= Anna Davlantes =

American journalist and television news presenter

Anna Davlantes is an American journalist and television news presenter. She is the current afternoon drive host from 1p-4p Monday-Friday on WGN Radio in Chicago. Prior to working at WGN Radio, she co-hosted Good Day Chicago on Fox 32 Chicago and has worked for PBS station WTTW, NBC affiliate WMAQ-TV in Chicago, ABC affiliate WPTA in Fort Wayne, Indiana, and KRIV in Houston.

Davlantes is a multiple Regional Emmy Award winner, including an Emmy for "Get Into The Shark Tank!", an underwater documentary that involved swimming with sharks.

==Biography==
Davlantes was raised in Rogers Park, Chicago, and attended Lane Tech High School. She studied at the University of Oxford and graduated from the University of Notre Dame in South Bend, Indiana.

===Career===
In 2002, Davlantes presented NBC 5 Chicago's breaking news coverage of a fatal scaffolding collapse at the John Hancock Center, winning a Regional Emmy Award.

In May 2003, Davlantes broke a story that gained national media attention by being the first to acquire a video showing seniors hazing juniors at a powderpuff game in Northbrook, Illinois. The exposure of the hazing incident at Glenbrook North High School led to national hazing reform.
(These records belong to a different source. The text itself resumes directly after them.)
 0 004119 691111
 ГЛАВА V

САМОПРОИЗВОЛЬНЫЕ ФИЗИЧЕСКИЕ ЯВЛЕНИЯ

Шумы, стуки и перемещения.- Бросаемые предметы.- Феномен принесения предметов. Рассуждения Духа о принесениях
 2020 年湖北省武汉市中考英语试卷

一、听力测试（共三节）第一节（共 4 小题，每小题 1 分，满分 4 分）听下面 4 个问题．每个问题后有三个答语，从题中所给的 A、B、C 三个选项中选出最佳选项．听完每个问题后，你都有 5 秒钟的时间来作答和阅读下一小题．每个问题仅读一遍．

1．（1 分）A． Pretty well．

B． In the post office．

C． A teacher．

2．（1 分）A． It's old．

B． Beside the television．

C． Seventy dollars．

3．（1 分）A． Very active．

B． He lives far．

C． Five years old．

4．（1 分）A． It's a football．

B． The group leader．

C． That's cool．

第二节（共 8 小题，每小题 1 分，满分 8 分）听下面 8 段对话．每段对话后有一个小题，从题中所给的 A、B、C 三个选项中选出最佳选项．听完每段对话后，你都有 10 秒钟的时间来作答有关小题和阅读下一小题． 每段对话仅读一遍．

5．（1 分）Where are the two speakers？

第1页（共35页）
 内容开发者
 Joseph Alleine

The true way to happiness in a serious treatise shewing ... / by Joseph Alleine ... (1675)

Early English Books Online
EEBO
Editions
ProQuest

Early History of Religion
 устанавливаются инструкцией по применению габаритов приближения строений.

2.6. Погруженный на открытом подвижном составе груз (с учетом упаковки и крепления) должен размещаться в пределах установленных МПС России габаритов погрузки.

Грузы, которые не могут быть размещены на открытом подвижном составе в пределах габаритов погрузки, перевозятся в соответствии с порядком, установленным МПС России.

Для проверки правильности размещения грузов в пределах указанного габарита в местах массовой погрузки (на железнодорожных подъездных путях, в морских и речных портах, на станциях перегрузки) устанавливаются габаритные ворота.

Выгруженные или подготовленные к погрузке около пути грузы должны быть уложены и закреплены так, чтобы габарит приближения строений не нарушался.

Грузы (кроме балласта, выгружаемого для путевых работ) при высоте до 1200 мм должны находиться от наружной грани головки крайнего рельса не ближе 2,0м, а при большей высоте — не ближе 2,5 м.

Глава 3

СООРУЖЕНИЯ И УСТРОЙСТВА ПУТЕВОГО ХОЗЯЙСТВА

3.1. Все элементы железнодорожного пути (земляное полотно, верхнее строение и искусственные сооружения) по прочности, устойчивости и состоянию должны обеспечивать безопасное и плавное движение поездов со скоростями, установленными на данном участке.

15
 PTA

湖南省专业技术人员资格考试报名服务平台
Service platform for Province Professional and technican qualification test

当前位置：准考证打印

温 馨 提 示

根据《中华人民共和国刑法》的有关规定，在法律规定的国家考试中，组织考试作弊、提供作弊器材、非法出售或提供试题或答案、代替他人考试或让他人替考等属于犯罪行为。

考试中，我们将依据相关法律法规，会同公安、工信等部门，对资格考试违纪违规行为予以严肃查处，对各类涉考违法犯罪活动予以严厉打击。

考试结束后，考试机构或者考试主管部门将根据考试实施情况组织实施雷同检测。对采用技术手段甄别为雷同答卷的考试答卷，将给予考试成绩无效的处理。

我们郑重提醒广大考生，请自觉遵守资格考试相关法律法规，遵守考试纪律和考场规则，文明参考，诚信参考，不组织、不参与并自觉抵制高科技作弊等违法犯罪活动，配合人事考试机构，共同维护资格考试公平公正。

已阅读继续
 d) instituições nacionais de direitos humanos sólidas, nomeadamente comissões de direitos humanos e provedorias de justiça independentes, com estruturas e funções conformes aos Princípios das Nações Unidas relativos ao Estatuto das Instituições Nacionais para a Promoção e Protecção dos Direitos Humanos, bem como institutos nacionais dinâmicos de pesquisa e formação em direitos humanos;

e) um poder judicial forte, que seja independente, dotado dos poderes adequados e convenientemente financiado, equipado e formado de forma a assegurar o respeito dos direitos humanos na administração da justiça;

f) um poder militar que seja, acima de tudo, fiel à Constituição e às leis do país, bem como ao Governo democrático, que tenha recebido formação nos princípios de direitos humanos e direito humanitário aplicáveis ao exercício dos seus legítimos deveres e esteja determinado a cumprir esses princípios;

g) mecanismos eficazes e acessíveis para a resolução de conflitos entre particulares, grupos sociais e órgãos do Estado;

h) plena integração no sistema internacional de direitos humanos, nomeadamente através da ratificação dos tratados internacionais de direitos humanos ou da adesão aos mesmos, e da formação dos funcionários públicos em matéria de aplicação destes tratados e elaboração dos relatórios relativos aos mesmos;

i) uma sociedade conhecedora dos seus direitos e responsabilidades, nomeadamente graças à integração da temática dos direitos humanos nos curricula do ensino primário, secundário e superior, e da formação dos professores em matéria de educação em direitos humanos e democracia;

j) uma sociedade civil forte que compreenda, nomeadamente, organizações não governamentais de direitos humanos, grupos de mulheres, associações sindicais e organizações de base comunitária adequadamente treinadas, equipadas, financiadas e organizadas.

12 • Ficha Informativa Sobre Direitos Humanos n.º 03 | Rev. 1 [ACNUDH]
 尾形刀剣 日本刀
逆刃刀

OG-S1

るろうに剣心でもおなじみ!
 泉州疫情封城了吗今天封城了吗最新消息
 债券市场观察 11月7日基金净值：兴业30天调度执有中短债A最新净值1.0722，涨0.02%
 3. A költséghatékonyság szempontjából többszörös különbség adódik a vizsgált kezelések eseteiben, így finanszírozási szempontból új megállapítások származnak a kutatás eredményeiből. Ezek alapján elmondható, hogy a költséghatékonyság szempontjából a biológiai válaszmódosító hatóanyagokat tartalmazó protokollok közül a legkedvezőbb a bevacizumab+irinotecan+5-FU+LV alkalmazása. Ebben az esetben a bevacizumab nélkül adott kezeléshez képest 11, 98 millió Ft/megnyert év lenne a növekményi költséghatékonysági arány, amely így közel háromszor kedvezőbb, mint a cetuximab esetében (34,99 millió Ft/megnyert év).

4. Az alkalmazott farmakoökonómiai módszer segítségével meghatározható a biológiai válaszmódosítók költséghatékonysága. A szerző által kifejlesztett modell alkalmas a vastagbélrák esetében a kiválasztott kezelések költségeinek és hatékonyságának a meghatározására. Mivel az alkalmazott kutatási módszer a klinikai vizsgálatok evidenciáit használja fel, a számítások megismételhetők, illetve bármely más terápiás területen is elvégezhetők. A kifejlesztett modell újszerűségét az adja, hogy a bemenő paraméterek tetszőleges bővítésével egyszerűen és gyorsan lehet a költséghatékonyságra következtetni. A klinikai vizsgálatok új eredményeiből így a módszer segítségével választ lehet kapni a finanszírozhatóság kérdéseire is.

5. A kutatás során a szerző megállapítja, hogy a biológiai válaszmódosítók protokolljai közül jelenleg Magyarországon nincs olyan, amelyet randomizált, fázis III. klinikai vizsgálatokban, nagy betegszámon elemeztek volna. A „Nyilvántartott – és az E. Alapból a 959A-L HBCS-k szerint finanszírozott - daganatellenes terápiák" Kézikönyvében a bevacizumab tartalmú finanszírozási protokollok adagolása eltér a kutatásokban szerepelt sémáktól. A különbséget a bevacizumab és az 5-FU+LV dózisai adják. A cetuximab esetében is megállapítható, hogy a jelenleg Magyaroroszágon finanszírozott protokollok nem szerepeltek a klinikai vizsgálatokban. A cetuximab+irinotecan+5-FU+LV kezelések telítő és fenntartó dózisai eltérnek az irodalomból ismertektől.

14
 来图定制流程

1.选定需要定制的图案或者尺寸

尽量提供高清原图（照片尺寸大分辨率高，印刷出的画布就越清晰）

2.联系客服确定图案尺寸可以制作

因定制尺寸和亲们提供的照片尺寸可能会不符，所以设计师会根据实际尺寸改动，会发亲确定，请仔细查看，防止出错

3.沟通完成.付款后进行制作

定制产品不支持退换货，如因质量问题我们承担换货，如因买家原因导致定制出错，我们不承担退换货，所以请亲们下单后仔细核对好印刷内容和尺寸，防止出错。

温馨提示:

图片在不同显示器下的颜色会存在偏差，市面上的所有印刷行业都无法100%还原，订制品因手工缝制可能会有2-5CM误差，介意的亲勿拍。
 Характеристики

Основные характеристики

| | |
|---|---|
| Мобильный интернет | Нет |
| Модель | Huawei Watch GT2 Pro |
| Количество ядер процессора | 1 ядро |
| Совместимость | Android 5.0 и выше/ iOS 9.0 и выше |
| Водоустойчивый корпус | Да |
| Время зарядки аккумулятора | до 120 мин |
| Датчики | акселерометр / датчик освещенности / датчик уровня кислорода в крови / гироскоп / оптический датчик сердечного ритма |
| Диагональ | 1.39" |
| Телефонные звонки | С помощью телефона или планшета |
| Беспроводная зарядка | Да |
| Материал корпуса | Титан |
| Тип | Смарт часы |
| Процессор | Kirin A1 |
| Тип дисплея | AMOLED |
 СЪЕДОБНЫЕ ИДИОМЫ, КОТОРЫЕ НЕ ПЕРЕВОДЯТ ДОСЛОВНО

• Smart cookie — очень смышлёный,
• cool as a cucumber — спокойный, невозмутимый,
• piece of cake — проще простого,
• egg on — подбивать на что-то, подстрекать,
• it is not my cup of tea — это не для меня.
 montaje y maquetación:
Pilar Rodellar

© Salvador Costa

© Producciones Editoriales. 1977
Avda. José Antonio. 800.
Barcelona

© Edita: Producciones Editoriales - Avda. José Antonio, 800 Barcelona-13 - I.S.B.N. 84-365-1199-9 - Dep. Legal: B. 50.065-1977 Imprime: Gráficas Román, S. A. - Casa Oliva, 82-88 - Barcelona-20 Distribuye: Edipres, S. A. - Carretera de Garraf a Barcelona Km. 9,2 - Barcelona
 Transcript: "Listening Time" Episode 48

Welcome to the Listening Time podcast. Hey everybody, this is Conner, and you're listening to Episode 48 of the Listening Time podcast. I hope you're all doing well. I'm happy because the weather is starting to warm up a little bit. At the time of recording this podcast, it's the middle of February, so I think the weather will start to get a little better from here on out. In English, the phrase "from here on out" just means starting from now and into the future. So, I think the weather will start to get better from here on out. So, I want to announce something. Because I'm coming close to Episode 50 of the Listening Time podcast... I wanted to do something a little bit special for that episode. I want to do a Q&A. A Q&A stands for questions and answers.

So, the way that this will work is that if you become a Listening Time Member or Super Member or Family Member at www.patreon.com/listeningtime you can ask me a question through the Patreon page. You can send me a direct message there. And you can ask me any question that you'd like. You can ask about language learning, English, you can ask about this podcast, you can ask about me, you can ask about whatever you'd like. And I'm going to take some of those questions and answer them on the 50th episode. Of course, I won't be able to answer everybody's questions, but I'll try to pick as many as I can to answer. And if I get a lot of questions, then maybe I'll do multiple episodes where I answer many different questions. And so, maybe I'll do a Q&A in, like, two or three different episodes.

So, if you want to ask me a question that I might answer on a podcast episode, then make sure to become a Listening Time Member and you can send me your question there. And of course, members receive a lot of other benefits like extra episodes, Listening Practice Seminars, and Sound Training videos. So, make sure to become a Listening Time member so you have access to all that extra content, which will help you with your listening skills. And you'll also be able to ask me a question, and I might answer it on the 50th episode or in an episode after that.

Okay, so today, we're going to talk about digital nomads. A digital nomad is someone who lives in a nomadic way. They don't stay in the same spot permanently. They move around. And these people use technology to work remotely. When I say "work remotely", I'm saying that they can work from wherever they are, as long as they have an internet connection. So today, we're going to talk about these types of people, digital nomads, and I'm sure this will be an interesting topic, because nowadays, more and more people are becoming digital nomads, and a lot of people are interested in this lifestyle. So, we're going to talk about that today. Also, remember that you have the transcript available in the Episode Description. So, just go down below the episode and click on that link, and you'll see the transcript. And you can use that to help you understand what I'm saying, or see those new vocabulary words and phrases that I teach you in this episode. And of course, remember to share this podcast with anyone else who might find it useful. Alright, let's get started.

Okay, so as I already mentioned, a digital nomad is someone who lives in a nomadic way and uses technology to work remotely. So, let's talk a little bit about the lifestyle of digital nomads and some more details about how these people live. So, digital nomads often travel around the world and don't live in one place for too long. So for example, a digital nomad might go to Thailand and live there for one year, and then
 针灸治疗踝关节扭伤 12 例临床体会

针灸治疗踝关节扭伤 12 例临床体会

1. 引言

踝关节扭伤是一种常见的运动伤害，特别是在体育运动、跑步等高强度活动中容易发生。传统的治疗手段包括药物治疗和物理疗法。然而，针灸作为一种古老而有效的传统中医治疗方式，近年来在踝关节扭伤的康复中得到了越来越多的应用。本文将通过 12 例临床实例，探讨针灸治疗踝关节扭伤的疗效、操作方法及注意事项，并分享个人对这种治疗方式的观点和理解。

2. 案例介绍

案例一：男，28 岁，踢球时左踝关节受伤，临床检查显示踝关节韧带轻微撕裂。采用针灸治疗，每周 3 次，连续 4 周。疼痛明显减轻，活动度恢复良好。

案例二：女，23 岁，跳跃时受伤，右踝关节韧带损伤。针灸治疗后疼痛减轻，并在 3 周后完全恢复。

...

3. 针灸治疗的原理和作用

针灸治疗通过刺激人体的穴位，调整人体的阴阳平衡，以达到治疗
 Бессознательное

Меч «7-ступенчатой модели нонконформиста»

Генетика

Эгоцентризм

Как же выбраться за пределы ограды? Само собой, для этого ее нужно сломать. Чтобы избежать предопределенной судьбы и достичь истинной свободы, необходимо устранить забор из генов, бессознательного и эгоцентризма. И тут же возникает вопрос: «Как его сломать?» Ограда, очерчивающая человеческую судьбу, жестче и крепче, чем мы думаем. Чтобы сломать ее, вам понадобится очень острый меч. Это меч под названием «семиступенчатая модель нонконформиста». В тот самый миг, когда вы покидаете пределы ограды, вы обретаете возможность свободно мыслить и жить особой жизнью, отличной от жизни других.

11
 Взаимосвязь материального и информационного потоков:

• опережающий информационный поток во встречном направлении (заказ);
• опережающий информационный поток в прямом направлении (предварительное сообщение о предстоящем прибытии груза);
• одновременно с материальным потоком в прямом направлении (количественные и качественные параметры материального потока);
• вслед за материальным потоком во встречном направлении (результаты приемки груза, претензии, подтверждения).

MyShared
Davlantes appeared on The Oprah Winfrey Show to discuss hazing among youth.

In 2005, Davlantes aired a series of reports exposing mob intimidation in Bridgeview, Illinois. She received several threats while investigating the piece. The Chicago Headline Club recognized her work by awarding her the Ethics Award in Journalism.

Davlantes' experience as a diver allowed her to host the documentary "Get Into the Shark Tank!", which aired on NBC 5 Chicago and won Davlantes another Regional Emmy Award. The documentary is filmed almost entirely underwater in the shark tank at the Shedd Aquarium, and Davlantes is credited with the first underwater live shot on a local newscast.

She also fills in as a co-host on WLS-AM radio with Roe Conn and Richard Roeper. As of March 6, 2014, Davlantes is a radio host for WGN Radio and an anchor for WGN-TV, in addition she is part of the investigation unit.

===Personal life===
Davlantes married David R. Gamperl, a businessman; the couple had a daughter, Gabriella Britton Davlantes Gamperl, in 2011.

==Awards==
- Ethics Award in Journalism from The Chicago Headline Club
- Herman Kogan Award from The American Bar Association
- Emmy Award for "Get Into the Shark Tank!"